Reading text »
===

Re: [DISCUSS] FLIP-307: Flink connector Redshift

Samrat Deb Tue, 06 Jun 2023 11:16:31 -0700

Hi Jing,

>  I would suggest adding that information into the
FLIP.


Updated now, please review the new version of flip whenever time.

> +1 Looking forward to your PR :-)
I will request for your review once m ready with PR :-)

Bests,
Samrat

On Tue, Jun 6, 2023 at 11:43 PM Samrat Deb <decordea...@gmail.com> wrote:

> Hi Martijn,
>
> > If I understand this correctly, the Redshift sink
> would not be able to support exactly-once, is that correct?
>
> As I delve deeper into the study of Redshift's capabilities, I have
> discovered that it does support "merge into" operations [1] and some
> merge into examples [2].
> This opens up the possibility of implementing exactly-once semantics with
> the connector.

===

Supplied material »
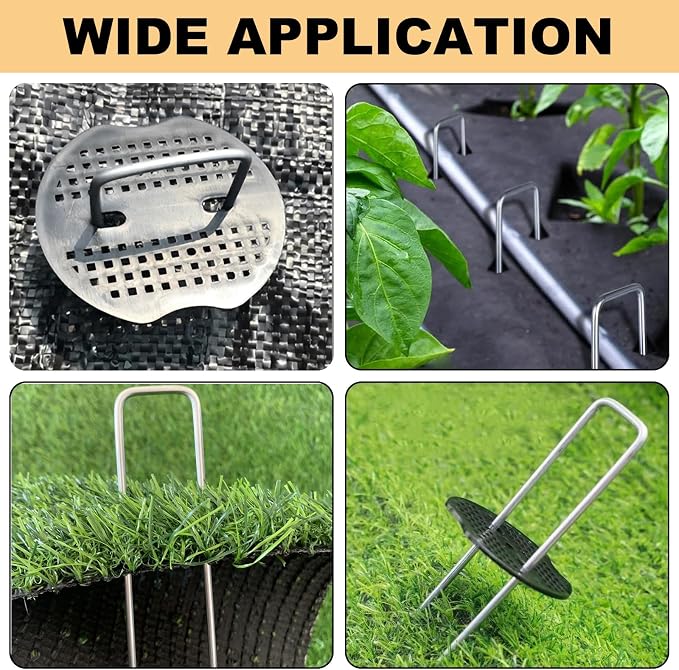 8 Inch Landscape Staples Set, 200Pcs U-Shaped Landscape Staples and 200Pcs Fixing Gasket with 1 Pcs Pick Hook for Weed Fabric & Landscaping 100 Pack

===

What is being asked » Pick up the mailing-list thread on the Flink Redshift connector proposal and keep writing it from its last line.

Exercise response »
> However, I believe it would be prudent to start with a more focused scope
> for the initial phase of implementation and defer the exact-once support
> for subsequent iterations.
>
> Before finalizing the approach, I would greatly appreciate your thoughts
> and suggestions on this matter.
> Should we prioritize the initial implementation without exactly-once
> support, or would you advise incorporating it right from the start?
> Your insights and experiences would be immensely valuable in making this
> decision.
>
>
> [1]
> https://docs.aws.amazon.com/redshift/latest/dg/t_updating-inserting-using-staging-tables-.html
> [2] https://docs.aws.amazon.com/redshift/latest/dg/merge-examples.html
>
> Bests,
> Samrat
>
> On Mon, Jun 5, 2023 at 7:09 PM Jing Ge <j...@ververica.com.invalid> wrote:
>
>> Hi Samrat,
>>
>> Thanks for the feedback. I would suggest adding that information into the
>> FLIP.
>>
>> +1 Looking forward to your PR :-)
>>
>> Best regards,
>> Jing
>>
>> On Sat, Jun 3, 2023 at 9:19 PM Samrat Deb <decordea...@gmail.com> wrote:
>>
>> > Hi Jing Ge,
>> >
>> > >>> Do you already have any prototype? I'd like to join the reviews.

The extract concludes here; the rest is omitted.